> Extrait
Si le logement adapté bénéficie en apparence d'une enveloppe en augmentation de 23 %, cela provient notamment de la décision du Gouvernement de « rebudgétiser » le financement de l'allocation versée aux organismes logeant à titre temporaire des personnes défavorisées (ALT 1), conduisant à une hausse mécanique de 40 millions d'euros. Jusqu'à présent, cette aide était portée à la fois par des crédits budgétaires et la branche famille de la sécurité sociale. Comme l'indique le projet annuel de performances, il s'agit ainsi d'unir la dépense « au sein d'un support budgétaire unique » qui « apportera un meilleur suivi et une simplification dans la gestion des crédits du dispositif tout en assurant un pilotage resserré au niveau régional ».

Sans tenir compte de cette opération de « rebudgétisation », que votre rapporteur ne conteste pas, les crédits consacrés au logement adapté connaissent une hausse de 6 % par rapport à la loi de finances initiale pour 2016.

Évolution des crédits au sein de l'action 12

(en millions d'euros)

Source : commission des finances d'après les documents budgétaires et les données de la direction du budget

Cette évolution ne peut qu'être soutenue , dans la mesure où, depuis plusieurs années, la commission des finances du Sénat, mais aussi, par exemple, la Cour des comptes, mettent en évidence la sous-budgétisation chronique de ce programme.

Lors de l'examen de la loi de finances pour 2016, votre rapporteur spécial n'avait pas manqué d'interpeller Sylvia Pinel, alors ministre du logement, en séance publique, pour lui indiquer que cette situation d'insincérité budgétaire n'était plus acceptable . D'ailleurs, comme il a eu l'occasion de le constater dans le cadre de son contrôle sur les dispositifs d'hébergement d'urgence, cette sous-budgétisation crée des difficultés de gestion pour les services déconcentrés et les structures gestionnaires qui sont alors condamnés, dans les territoires les plus sollicités, à conduire une politique de court terme en l'absence de visibilité .

En outre, l'efficacité de la dépense n'est pas garantie , la gestion de « l'urgence dans l'urgence » conduisant généralement à des surcoûts qu'une meilleure budgétisation pourrait, pour partie, permettre d'atténuer.

En revanche, ces crédits supplémentaires ne permettront manifestement pas de couvrir des mesures nouvelles ou de dégager des marges de manoeuvre pour les services gestionnaires puisqu'ils n'assurent, en réalité, qu'un rebasage - encore une fois, bienvenu et indispensable - de la prévision initiale par rapport à l'exécution constatée.

> Lignes de données
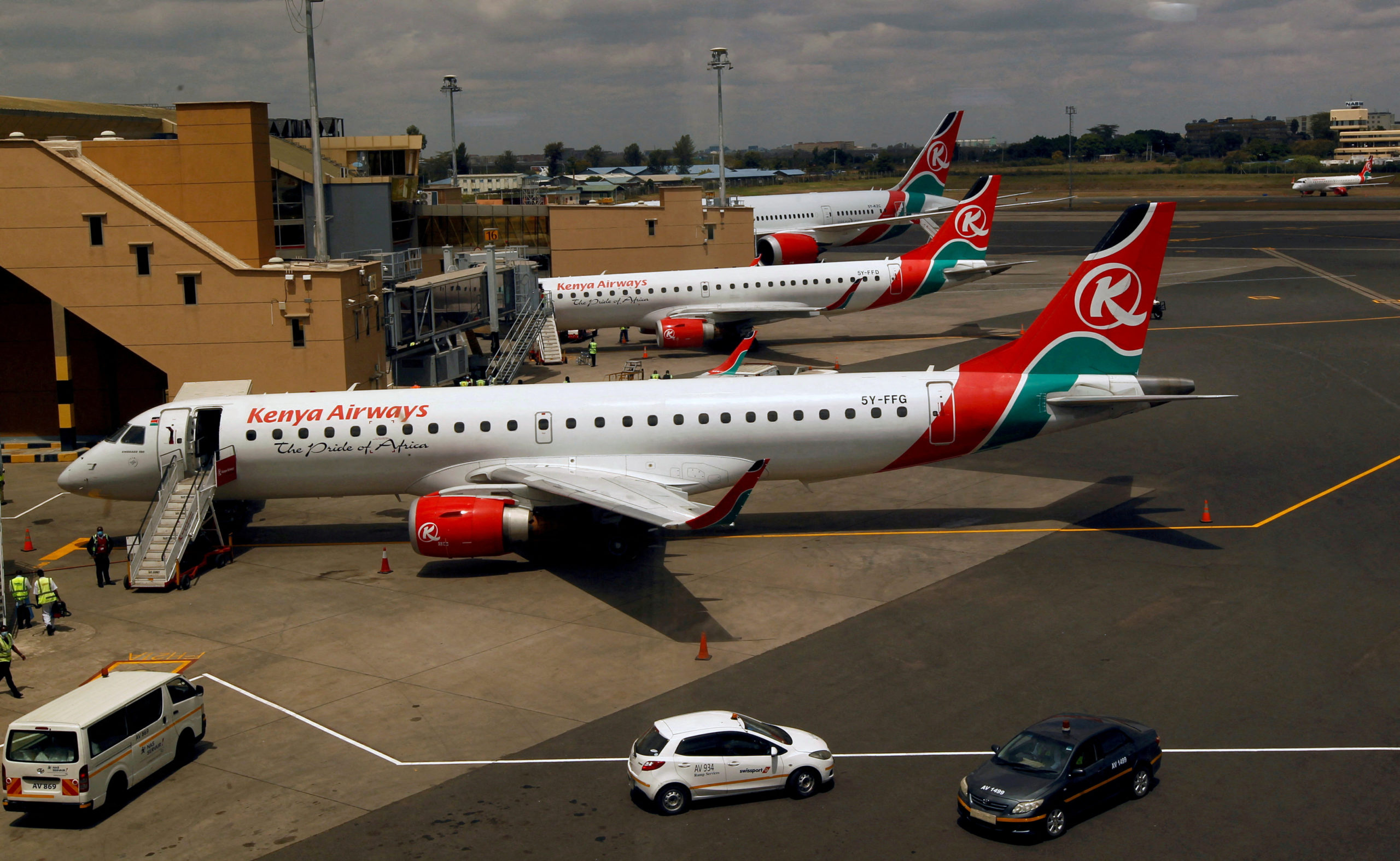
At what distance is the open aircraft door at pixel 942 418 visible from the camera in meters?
32.2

> Consigne
D'après l'extrait, de combien augmentent les crédits du logement adapté par rapport à la loi de finances initiale pour 2016 si on ne compte pas la « rebudgétisation » ?

> Corrigé
De 6 %.